At some point in your life, you've bumped into the phrase, "past performance is not always indicative of future results." It's in the prospectus for every single financial analysis paper or stock advice. Not since the Mayans or Nostradamus has there been such a drive in our industry to seek out predictive systems. Predictive systems may appear prophetic, but there is a better way to solve these performance problems.
Many predictive analysis tools are widely used in areas such as estimating what products you buy (i.e. Amazon, Target online stores) or personal network mapping (i.e. LinkedIn, Facebook, Twitter). Successful tools like those employed by Amazon and LinkedIn have algorithms that can reasonably match behavior to predict the potential for additional future behavior for a few reasons.

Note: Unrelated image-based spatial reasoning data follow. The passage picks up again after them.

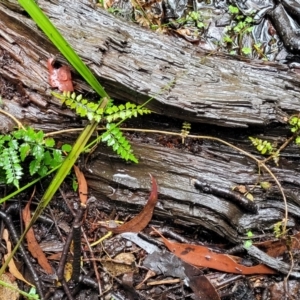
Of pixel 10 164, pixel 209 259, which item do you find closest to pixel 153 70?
pixel 10 164

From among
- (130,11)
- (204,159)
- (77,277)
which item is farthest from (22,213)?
(130,11)

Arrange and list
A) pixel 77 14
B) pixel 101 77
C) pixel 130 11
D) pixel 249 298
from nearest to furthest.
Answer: pixel 249 298, pixel 101 77, pixel 77 14, pixel 130 11

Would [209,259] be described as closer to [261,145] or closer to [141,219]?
[141,219]

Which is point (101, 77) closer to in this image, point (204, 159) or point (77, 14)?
point (77, 14)

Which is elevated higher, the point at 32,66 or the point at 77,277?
the point at 32,66

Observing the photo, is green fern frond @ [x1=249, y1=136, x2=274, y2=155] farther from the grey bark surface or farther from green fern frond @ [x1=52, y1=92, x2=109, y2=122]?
green fern frond @ [x1=52, y1=92, x2=109, y2=122]
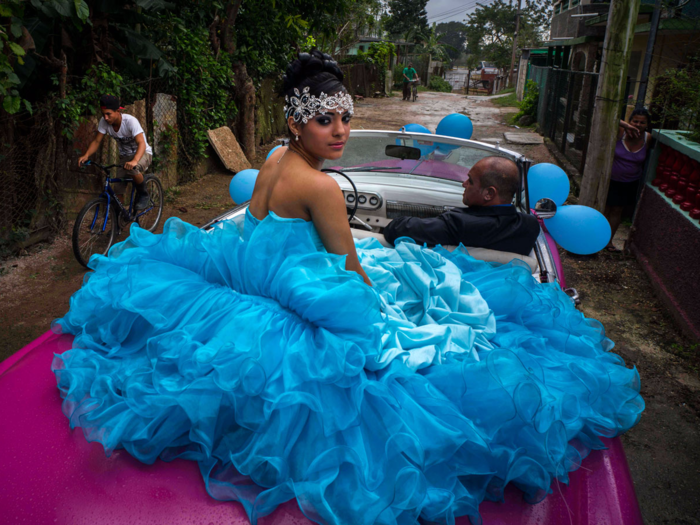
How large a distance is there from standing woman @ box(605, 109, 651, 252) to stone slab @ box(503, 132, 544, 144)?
7.71 meters

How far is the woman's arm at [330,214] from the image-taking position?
1.74 m

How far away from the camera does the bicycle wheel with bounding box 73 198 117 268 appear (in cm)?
524

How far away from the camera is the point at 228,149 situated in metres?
9.88

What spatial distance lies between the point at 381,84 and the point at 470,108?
5.36m

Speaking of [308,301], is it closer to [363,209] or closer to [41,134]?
[363,209]

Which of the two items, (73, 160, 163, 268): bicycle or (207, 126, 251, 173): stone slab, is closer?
(73, 160, 163, 268): bicycle

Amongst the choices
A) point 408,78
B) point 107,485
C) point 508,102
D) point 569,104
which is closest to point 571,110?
point 569,104

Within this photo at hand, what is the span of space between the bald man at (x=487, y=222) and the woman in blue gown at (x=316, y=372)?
28.5 inches

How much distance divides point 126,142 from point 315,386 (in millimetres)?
5585

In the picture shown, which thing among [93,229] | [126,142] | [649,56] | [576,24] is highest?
[576,24]

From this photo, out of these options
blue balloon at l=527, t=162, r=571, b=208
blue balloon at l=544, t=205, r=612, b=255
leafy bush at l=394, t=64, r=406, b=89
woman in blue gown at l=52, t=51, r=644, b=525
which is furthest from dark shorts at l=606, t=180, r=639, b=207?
leafy bush at l=394, t=64, r=406, b=89

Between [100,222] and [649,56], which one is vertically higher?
[649,56]

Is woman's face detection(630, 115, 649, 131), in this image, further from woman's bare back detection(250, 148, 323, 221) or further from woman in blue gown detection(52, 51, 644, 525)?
woman's bare back detection(250, 148, 323, 221)

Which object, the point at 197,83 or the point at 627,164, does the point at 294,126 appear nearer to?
the point at 627,164
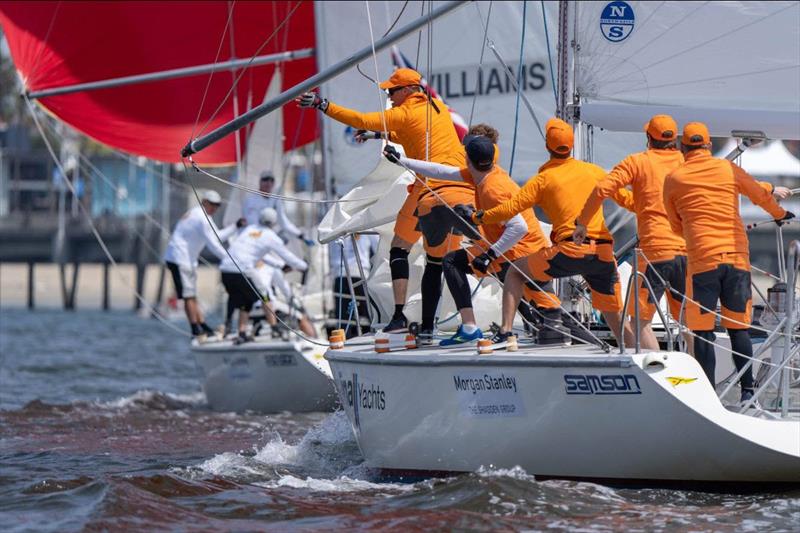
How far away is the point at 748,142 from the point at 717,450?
2.33 m

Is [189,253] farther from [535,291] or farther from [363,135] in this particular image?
[535,291]

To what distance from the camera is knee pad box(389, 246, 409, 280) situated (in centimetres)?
918

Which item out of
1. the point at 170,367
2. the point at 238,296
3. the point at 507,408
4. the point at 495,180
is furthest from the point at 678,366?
the point at 170,367

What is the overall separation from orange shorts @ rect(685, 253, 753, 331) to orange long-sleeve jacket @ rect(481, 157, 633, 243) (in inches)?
21.7

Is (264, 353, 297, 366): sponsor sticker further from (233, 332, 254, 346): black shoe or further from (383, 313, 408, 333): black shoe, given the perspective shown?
(383, 313, 408, 333): black shoe

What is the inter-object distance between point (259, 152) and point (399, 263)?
8.22m

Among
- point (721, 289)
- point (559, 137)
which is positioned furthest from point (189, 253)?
point (721, 289)

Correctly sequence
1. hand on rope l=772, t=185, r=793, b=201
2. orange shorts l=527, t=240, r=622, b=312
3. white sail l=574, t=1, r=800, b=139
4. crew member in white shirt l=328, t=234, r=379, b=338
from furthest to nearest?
1. crew member in white shirt l=328, t=234, r=379, b=338
2. white sail l=574, t=1, r=800, b=139
3. hand on rope l=772, t=185, r=793, b=201
4. orange shorts l=527, t=240, r=622, b=312

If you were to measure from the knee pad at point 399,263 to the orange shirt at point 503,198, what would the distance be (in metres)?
0.82

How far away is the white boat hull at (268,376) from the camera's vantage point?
13.3m

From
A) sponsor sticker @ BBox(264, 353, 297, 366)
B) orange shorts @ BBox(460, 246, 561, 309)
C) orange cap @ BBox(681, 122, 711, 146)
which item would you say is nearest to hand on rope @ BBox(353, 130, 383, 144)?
orange shorts @ BBox(460, 246, 561, 309)

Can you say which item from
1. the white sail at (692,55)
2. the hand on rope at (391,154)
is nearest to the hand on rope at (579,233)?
the hand on rope at (391,154)

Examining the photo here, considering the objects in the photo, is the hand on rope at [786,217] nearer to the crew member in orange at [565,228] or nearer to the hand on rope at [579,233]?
the crew member in orange at [565,228]

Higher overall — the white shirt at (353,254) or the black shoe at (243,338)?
the white shirt at (353,254)
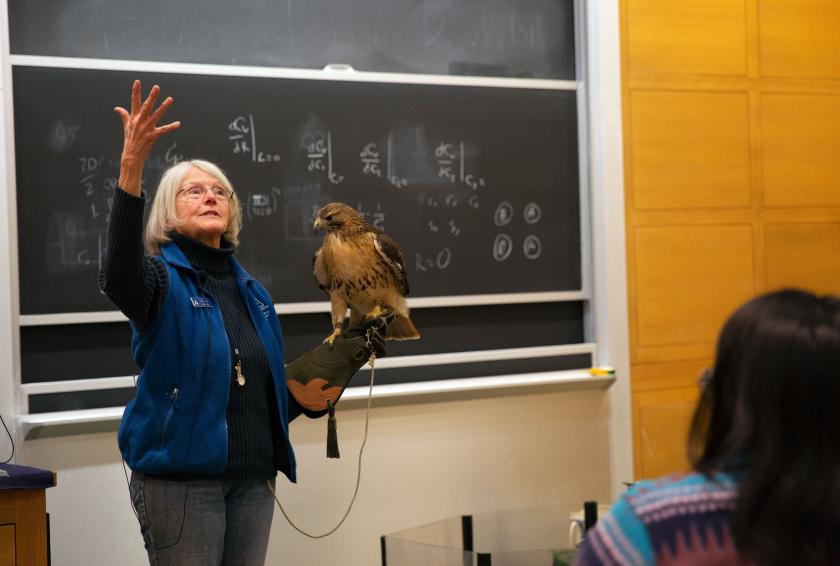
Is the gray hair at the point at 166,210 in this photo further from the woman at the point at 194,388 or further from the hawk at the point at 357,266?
the hawk at the point at 357,266

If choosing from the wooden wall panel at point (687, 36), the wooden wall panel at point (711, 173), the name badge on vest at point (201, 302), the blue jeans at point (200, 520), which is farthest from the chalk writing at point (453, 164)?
the blue jeans at point (200, 520)

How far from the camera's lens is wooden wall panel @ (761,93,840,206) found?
150 inches

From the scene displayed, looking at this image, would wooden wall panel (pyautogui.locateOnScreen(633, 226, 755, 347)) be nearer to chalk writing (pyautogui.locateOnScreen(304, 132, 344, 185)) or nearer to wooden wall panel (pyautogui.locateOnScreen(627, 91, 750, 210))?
wooden wall panel (pyautogui.locateOnScreen(627, 91, 750, 210))

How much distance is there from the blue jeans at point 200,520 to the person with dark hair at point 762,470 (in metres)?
1.23

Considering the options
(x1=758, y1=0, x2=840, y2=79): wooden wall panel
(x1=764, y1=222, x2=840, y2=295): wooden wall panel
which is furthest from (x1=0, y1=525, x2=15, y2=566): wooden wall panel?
(x1=758, y1=0, x2=840, y2=79): wooden wall panel

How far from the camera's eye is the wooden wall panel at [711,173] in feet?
11.9

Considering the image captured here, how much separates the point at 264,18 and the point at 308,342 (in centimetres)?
111

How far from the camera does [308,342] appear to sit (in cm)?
320

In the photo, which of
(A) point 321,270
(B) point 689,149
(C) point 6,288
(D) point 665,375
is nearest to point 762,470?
(A) point 321,270

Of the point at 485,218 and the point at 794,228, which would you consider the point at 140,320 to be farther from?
the point at 794,228

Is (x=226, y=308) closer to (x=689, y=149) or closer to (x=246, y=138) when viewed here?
(x=246, y=138)

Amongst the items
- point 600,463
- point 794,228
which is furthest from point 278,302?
point 794,228

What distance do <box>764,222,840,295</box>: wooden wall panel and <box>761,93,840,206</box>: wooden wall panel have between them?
108mm

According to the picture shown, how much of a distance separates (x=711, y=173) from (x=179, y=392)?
252 cm
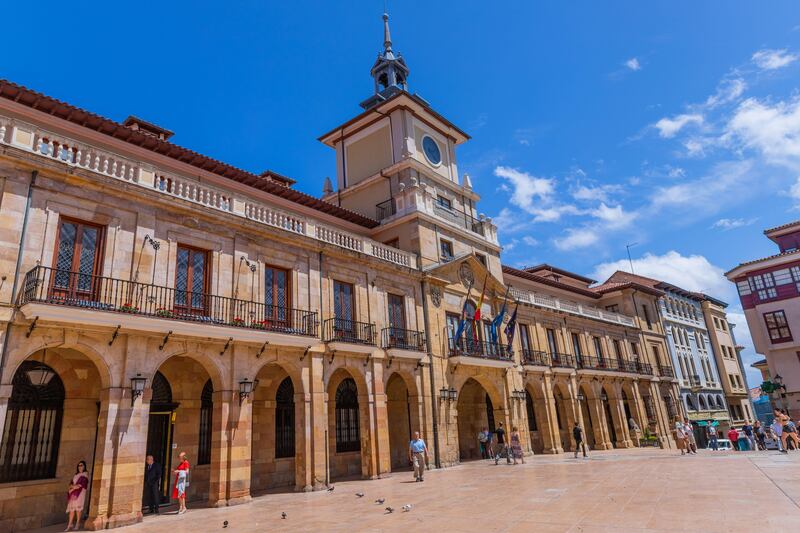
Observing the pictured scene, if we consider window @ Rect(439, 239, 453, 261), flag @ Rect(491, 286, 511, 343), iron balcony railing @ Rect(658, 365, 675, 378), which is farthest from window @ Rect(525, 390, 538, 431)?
iron balcony railing @ Rect(658, 365, 675, 378)

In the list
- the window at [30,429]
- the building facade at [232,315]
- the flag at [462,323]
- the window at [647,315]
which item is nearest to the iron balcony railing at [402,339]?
the building facade at [232,315]

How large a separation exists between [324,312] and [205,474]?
5918 millimetres

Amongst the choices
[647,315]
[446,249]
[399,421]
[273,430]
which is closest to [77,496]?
[273,430]

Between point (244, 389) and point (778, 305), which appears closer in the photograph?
point (244, 389)

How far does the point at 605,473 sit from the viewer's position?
1475 centimetres

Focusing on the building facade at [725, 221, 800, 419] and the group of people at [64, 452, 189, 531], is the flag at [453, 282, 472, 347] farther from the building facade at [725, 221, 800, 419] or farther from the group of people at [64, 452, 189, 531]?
the building facade at [725, 221, 800, 419]

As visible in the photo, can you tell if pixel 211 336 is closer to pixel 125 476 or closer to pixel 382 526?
pixel 125 476

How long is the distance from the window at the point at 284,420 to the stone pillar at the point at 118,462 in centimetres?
607

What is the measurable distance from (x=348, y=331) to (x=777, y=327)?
33304mm

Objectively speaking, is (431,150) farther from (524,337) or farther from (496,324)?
(524,337)

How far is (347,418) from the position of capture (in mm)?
19312

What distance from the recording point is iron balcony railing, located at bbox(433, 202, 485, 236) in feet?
77.1

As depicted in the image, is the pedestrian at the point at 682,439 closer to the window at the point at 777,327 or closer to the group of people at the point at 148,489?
the window at the point at 777,327

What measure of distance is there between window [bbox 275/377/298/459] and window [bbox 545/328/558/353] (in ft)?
56.1
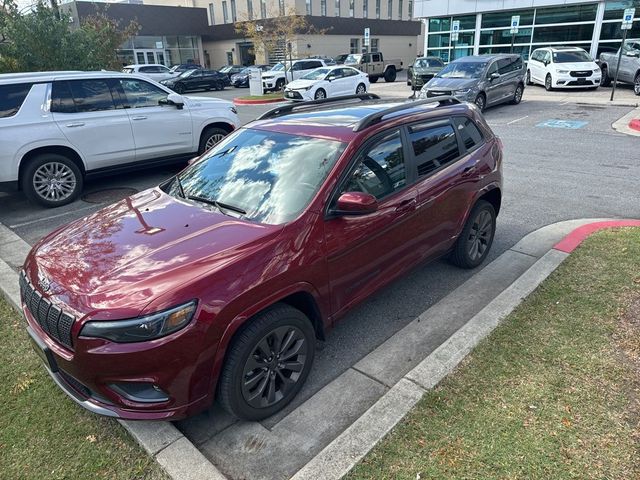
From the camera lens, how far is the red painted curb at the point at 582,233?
5.15 meters

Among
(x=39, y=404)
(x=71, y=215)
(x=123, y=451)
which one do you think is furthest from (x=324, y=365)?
(x=71, y=215)

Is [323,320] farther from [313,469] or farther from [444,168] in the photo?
[444,168]

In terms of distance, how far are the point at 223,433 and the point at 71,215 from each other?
530 cm

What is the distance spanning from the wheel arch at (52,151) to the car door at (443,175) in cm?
574

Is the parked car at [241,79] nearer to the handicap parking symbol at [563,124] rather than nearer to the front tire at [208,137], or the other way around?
the handicap parking symbol at [563,124]

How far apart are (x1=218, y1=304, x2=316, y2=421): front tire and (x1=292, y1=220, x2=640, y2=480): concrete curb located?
0.53 metres

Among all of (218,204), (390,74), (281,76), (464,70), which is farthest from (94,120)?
(390,74)

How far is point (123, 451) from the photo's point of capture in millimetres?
2766

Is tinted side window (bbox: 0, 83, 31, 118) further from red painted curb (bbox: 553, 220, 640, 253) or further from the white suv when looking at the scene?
red painted curb (bbox: 553, 220, 640, 253)

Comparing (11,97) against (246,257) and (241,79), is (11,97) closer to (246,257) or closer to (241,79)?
(246,257)

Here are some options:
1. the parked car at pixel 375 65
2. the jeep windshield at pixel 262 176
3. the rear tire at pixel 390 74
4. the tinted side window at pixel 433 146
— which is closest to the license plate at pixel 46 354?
the jeep windshield at pixel 262 176

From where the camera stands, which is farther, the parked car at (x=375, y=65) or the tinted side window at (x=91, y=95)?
the parked car at (x=375, y=65)

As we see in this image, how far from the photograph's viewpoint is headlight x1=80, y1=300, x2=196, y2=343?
2471mm

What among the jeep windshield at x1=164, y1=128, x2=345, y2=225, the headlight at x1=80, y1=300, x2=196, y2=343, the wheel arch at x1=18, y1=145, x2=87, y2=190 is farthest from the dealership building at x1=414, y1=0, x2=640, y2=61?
the headlight at x1=80, y1=300, x2=196, y2=343
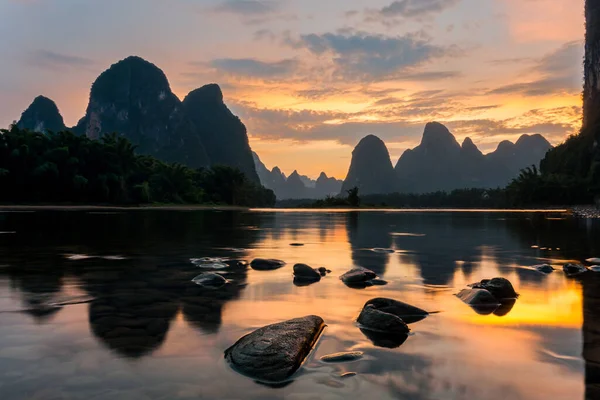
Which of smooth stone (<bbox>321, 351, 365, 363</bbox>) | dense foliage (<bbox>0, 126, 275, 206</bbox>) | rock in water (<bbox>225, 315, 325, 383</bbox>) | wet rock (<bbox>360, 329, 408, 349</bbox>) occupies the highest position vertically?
dense foliage (<bbox>0, 126, 275, 206</bbox>)

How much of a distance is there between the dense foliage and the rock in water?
71.1m

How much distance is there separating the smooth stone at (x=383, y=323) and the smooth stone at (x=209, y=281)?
465cm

Successful Behavioral Algorithms
Let's look at buying patterns to see some examples. If you bought The Power of Habit by Charles Duhigg, you would probably enjoy Smarter, Faster, Better, which is also by the same author and in the same genre. If you bought a book about road cycling and also bought a book about marathons and a book about swimming, there is a reasonable chance that you will be a good target for books about triathlons. You can see how the patterns for you alone are measurable, and increase in accuracy as you use adjacent patterns from other buyers who bought things together.
The LinkedIn PYMK (People You May Know) feature is driven by another algorithm that looks at people you know already from details such as what school you were at during certain years and which companies you worked at for particular periods. If you make a connection with someone from that group, you may also know someone they are already connected with. There are statistical results that can be pulled from this, and for the first large number of connections in your personal networks, you will be both matching these patterns and creating new ones as you expand further with your connections.
Successful behavioral algorithms also depend greatly on the size of the systems from which they draw on for input. If LinkedIn only had 100,000 people in the system from various cities around the world and various age ranges, the statistical chance of finding connections outside of the direct ones you seek out becomes slim. Pattern-based algorithms require patterns. Makes sense, right?
While you may happen to develop some patterns in small numbers, it's dangerous to make predictions based on them. This was the reason for the study by Daniel Kahnemann and Amos Tversky, which we know as the Law of Small Numbers.
Application Performance and the Failed Approach of Predictive Systems
The other day, I walked by a park that had the sprinkler systems jetting water across the green open area. Makes sense that at 8 AM on a warm day that watering the lawn would be beneficial. Most would agree with that prediction. Doing so at 3 PM would be a poor choice because there is a chance that there would be people who would not enjoy being sprayed, so that's a reasonable variable to account for. The problem with the scenario of the sprinkler is that it was bucketing down rain at the very same time it was watering the lawn.
Most will correctly argue that this is not a predictive system. It is based on a schedule and along with that, an assumption that it would not be raining. What this scenario does set up for us is that predictive products that target systems performance must account for real-time changes within the environment.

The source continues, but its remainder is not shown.